Unfortunately, the problem isn’t new. It isn’t getting better, or if it is, it’s not getting better fast enough. We have a systemic racism problem in this country, and our black President isn’t the source of the problem. Racism never went away. If it seems different today compared to ten or twenty years ago, that’s because the news is covering it more (in part, thanks to protesters, but also thanks to video capture devices). Also, depending on your age, you might have been less aware of the news and general social realities a decade or two ago. These injustices were happening when you were a child, and every year of your life, whether you noticed them or not.

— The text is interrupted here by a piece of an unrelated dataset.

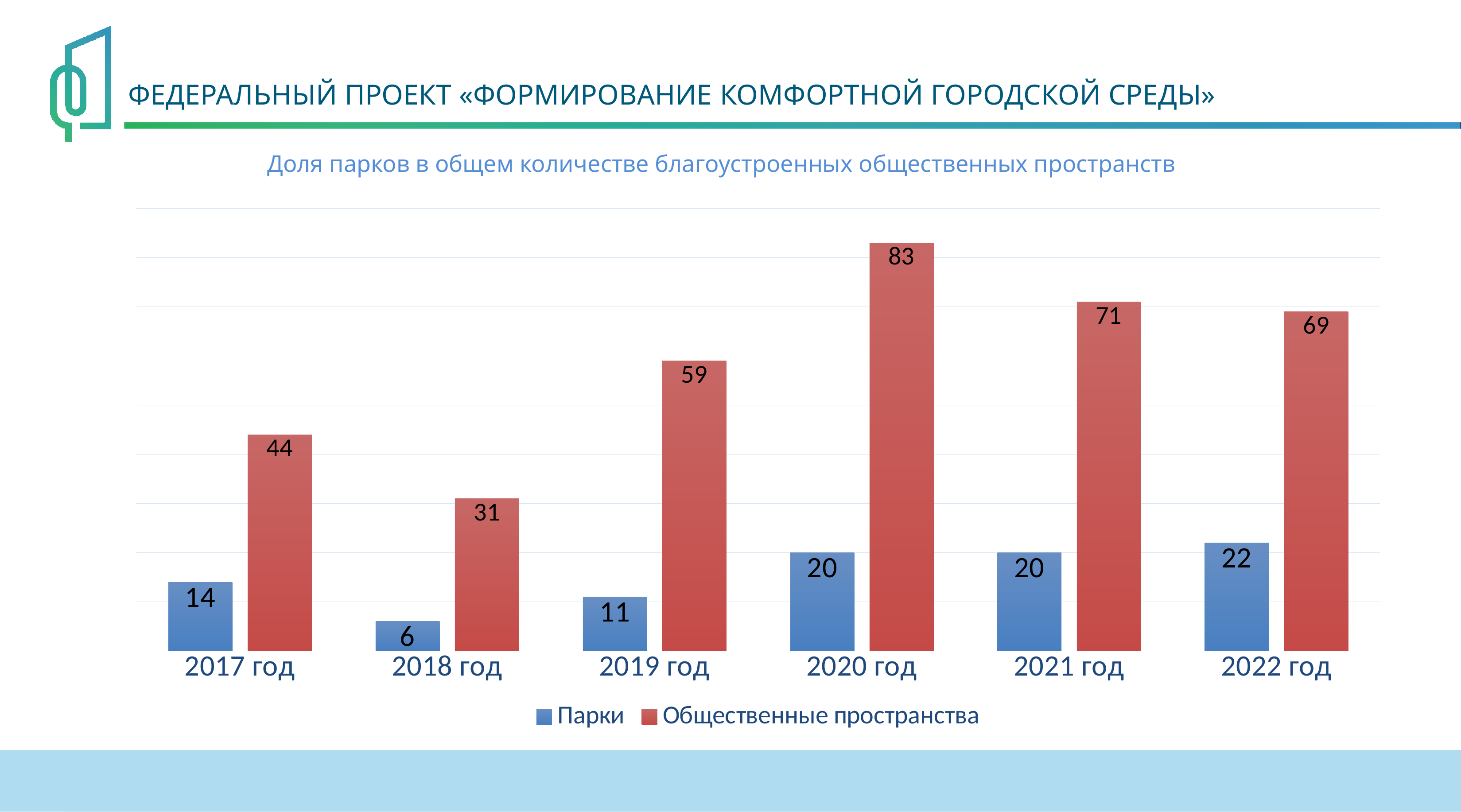
What is the value for Общественные пространства in 2020 год? 83 What is the difference between Общественные пространства and Парки in 2019 год? 48 Does the value for Общественные пространства rise or fall from 2018 год to 2020 год? Rise What is the value for Парки in 2017 год? 14 How many years are shown on the x axis? 6 What is the title of the chart? Доля парков в общем количестве благоустроенных общественных пространств How many series does the legend list? 2 In which year is the value for Парки lowest? 2018 год What kind of chart is shown on the slide? Bar chart Which is larger: Общественные пространства in 2021 год or in 2022 год? 2021 год In which year is the value for Общественные пространства highest? 2020 год What is the value for Парки in 2022 год? 22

None of this means that you, in particular, caused these problems. However, it does mean that we all need to do a better job of changing the system. More importantly, if these issues seem new to you, then you need to do a better job of listening to what minorities are telling you. When Dave Chappelle or Chris Rock tell us a joke about how black Americans are treated differently than white Americans, it’s OK that you laugh at that joke. But when your nervous laughter is over, it’s time to think about what they’ve said and realize that these jokes shouldn’t exist at all. Comedians often channel their most painful moments into something that teaches us about the world. Let’s learn the lessons, and let’s change the system. How do we do that? We can start by listening to the people who are experiencing the injustices. Don’t get defensive; don’t point out that you aren’t the problem. Listen and learn. We have to understand the problem before we can fix it, and that will require hearing some painful truths, about our society, and about ourselves. It’s time to stop being blind and start seeing again.